» What you have to do:
Retype the entries verbatim, starting at the line containing "How far from" and continuing through the final line of the entries.

Raw entries
--- start ---

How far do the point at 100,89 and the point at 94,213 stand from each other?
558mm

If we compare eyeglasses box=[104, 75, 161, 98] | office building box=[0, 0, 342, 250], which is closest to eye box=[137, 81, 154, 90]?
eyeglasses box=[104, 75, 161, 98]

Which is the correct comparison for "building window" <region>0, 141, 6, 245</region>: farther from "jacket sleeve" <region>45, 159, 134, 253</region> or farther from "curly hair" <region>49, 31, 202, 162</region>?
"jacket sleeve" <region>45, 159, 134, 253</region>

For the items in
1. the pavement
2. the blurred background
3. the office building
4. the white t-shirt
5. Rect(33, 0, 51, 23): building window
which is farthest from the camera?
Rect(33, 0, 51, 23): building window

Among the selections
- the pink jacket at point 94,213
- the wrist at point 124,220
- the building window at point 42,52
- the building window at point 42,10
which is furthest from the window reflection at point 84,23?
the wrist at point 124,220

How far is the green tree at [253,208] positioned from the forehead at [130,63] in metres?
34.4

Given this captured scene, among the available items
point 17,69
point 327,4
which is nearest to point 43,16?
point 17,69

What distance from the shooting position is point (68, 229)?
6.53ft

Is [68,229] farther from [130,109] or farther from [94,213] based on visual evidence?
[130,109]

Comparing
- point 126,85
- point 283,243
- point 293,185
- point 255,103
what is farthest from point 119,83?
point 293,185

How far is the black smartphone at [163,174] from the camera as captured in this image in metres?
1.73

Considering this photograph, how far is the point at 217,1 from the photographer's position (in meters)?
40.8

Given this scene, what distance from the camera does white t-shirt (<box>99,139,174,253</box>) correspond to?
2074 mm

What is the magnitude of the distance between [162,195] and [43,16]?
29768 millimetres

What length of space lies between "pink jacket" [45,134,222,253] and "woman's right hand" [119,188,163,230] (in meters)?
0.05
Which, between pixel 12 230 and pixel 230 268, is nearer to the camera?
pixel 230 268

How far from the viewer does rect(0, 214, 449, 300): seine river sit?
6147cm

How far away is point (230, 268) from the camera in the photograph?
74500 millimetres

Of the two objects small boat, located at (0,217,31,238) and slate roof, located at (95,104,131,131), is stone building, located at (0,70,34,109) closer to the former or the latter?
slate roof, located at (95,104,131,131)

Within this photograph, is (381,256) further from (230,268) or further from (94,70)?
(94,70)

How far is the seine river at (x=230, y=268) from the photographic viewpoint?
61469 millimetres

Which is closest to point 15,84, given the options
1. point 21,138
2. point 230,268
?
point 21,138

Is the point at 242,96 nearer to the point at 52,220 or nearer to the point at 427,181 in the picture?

--- end ---

» Output of the exercise:
How far from the viewer does rect(0, 214, 449, 300): seine river sit?
6147cm

How far away is point (230, 268) from the camera in the photograph?
74500 millimetres

Of the two objects small boat, located at (0,217,31,238) and slate roof, located at (95,104,131,131), is stone building, located at (0,70,34,109) closer to the former or the latter?
slate roof, located at (95,104,131,131)

Within this photograph, is (381,256) further from (230,268) or further from (94,70)?
(94,70)

How far is the seine river at (x=230, y=268) from the photographic viewpoint?
61469 millimetres

Which is closest to point 15,84, given the options
1. point 21,138
2. point 230,268
?
point 21,138

Is the point at 242,96 nearer to the point at 52,220 or nearer to the point at 427,181 in the picture?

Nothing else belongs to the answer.